The Russian sanctions are beginning to hit home for securities firms with global interests.
As the Russian military further invades Ukraine, aiming for the capital Kyiv, the global economic sanctions are beginning to take hold for securities-trading firms as the financial retaliations impact trading activity and securities operations.
FTF News has been keeping track of the growing list of economic sanctions against Russia via coverage at “SWIFT Expels Key Russian Banks as Hackers Target Wall Street,” https://bit.ly/3v4OJVr
As the sanctions list expands, trading halts are underway via securities exchanges.
For instance, the New York Stock Exchange (NYSE) has been releasing ongoing information about specific trading halts here: https://bit.ly/3sLhqF3 while the Nasdaq Stock Market has been postings its halts here: https://bit.ly/3ME9QnU
Overseas, the London Stock Exchange, citing recent sanctions, market conditions, “and in order to maintain orderly markets … has suspended the admission to trading of the instruments … in accordance with Rule 1510 of the Rules of the London Stock Exchange, with immediate effect. The Exchange will continue to keep this situation under review,” according to an official LSEG statement. Here is a link to a recent market notice: https://bit.ly/35PiTRT
For securities operations, major post-trade services and systems providers such as the DTCC are adjusting daily to the ever-changing sanctions landscape.

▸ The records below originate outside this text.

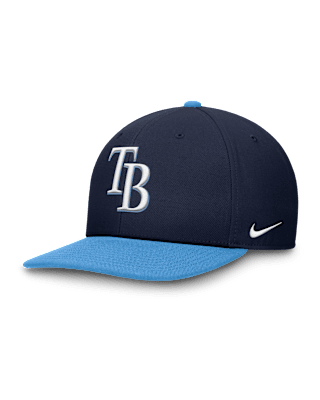 Мужские  Tampa Bay Rays Pro Nike Dri-FIT MLB Adjustable Hat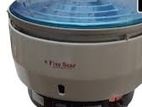 GAS RICE COOKER 20L FIVE STAR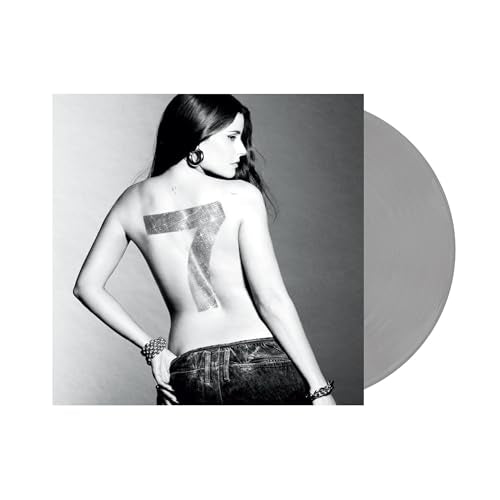 Nelly Furtado 7 [Silver LP]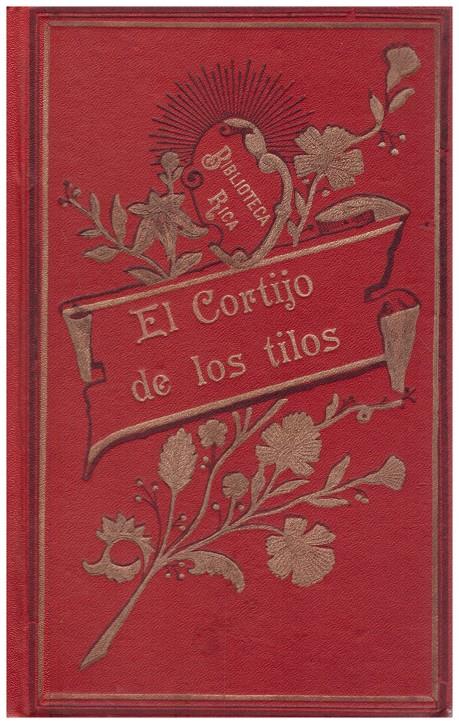 EL CORTIJO DE LOS TILOS | 9999900201598 | Schmid, Cristóbal | Llibres de Companyia - Libros de segunda mano Barcelona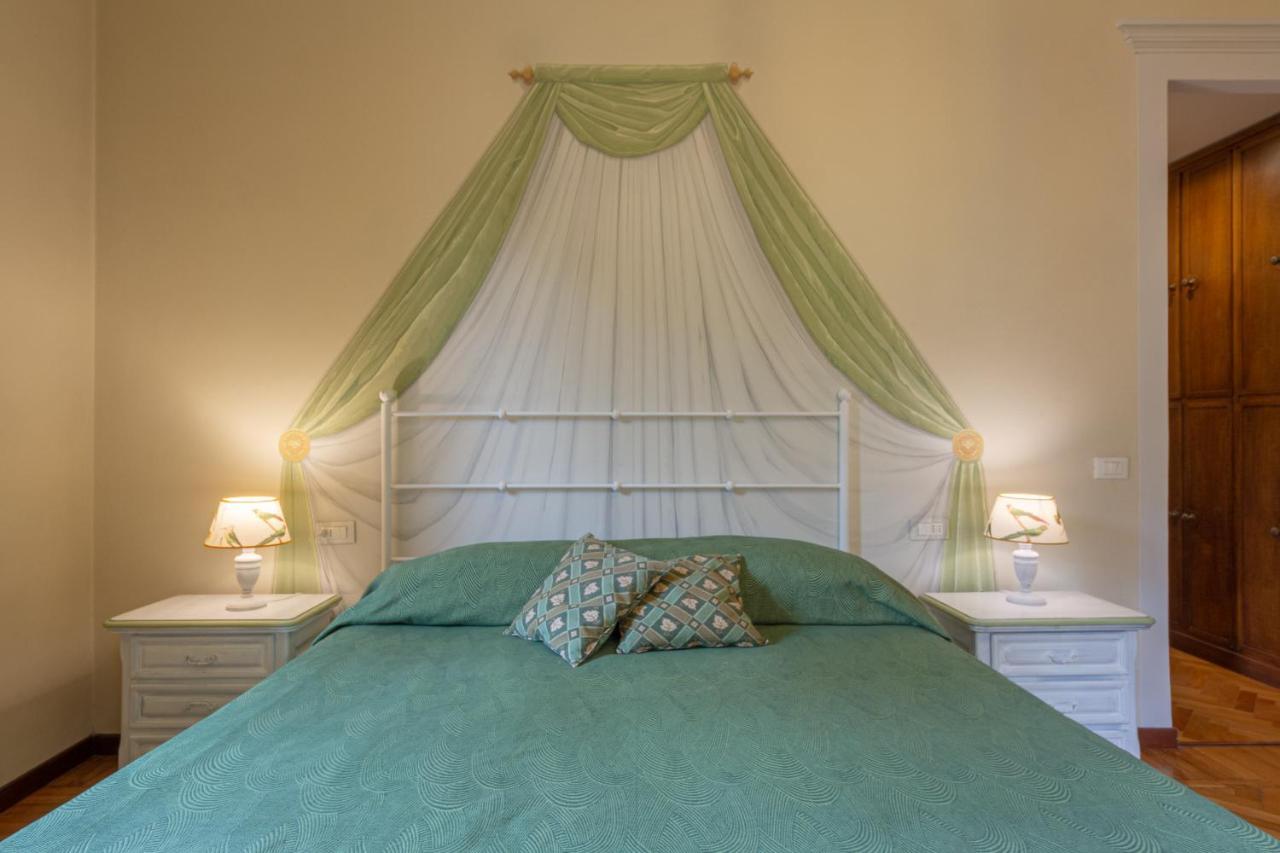 Ponte Vecchio 3 Bedroom Appartement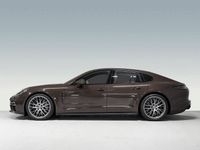 Gebraucht Porsche Panamera Turbo S 630 PS (463 kW) 2023 Trüffelbraunmetallic Limousine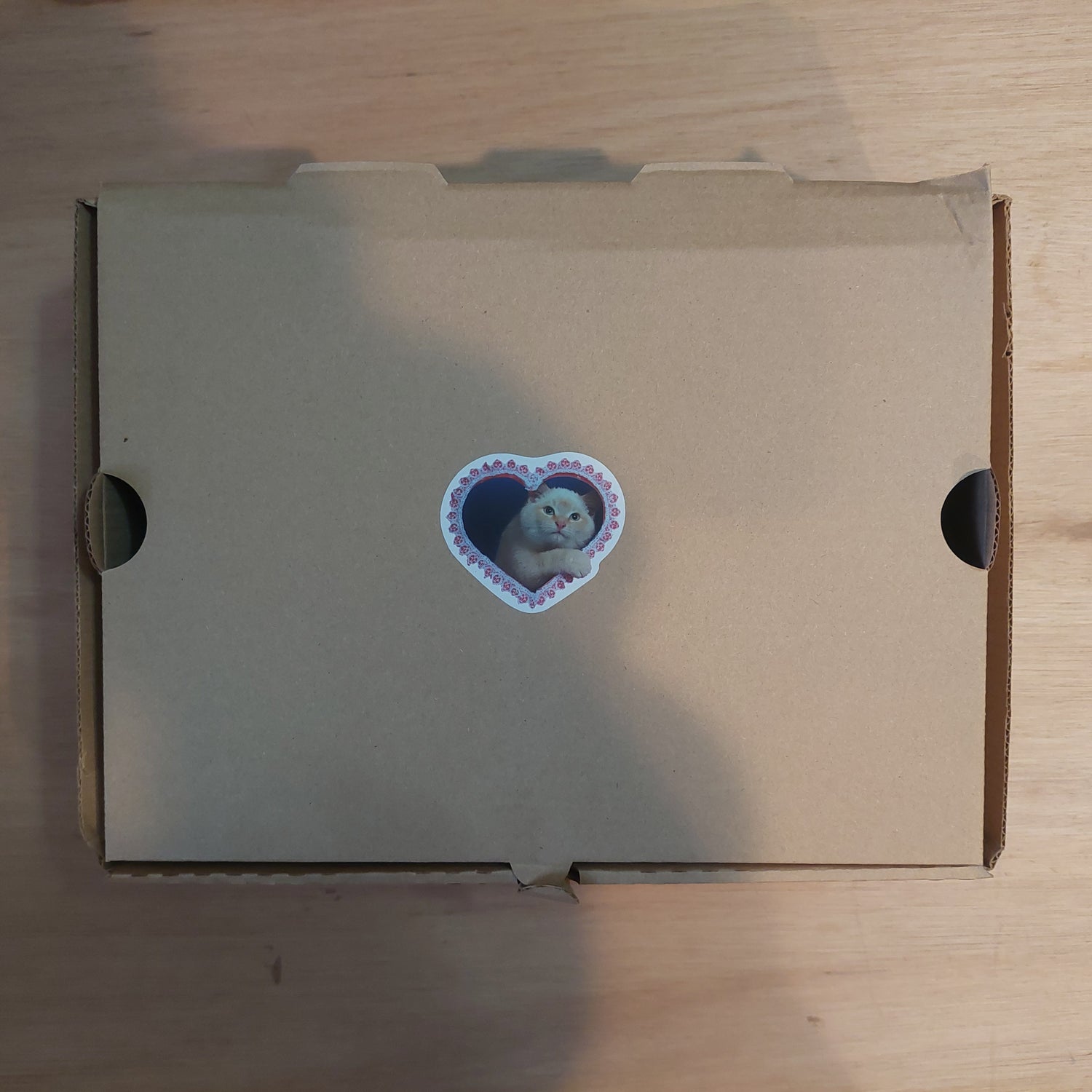 Cajas lectoras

During the crisis, the DTCC has been issuing a series of alerts and updates about the impacts of the directives issued by the Treasury Department’s Office of Foreign Assets Control (OFAC). The sanctions are affecting the securities processed via the National Securities Clearing Corp. (NSCC) and DTCC’s subsidiary, The Depository Trust Company (DTC).
The DTCC says that securities that are subject to economic sanctions will likely face service changes in the following areas:
- Clearing
- Transfers
- Settlement
- Asset servicing
- Deposits and withdrawals
- And delivery orders.
In addition to the NSCC and DTC, the DTCC’s Deriv/SERV system has been impacted by the sanctions and “will be blocking or restricting activity in certain Trade Information Warehouse (TIW) accounts in accordance with the applicable user agreements, operating procedures, and law,” according to a recent alert.
“Users with impacted accounts and/or active transactions in the TIW will be contacted directly. We remind you that in using TIW services, you are obligated to comply with all applicable laws, rules and regulations, including any applicable sanctions laws, rules and regulations administered by OFAC and OFSI [the Office of Financial Sanctions Implementation in the U.K.],” according to the DTCC alert.
Customers are urged to contact TIWSupport@dtcc.com for questions and concerns about the Deriv/SERV offerings.
“As a critical market infrastructure, we actively monitor a wide range of global events to assess their potential impact on the financial system and volatility,” according to an official statement from the DTCC. “We are closely watching the situation in Ukraine and are committed to protecting market stability and providing certainty to our clients and the broader industry.”
“DTCC has taken a number of actions based on OFAC sanctions. We remain committed to complying with all OFAC and global sanctions requirements and communicating with impacted clients in a timely and efficient manner,” according to the DTCC.
“We remind you that in using DTCC services, you are obligated to comply with all applicable laws, rules, and regulations, including sanctions laws, rules, and regulations administered by OFAC,” DTCC officials note in their alerts.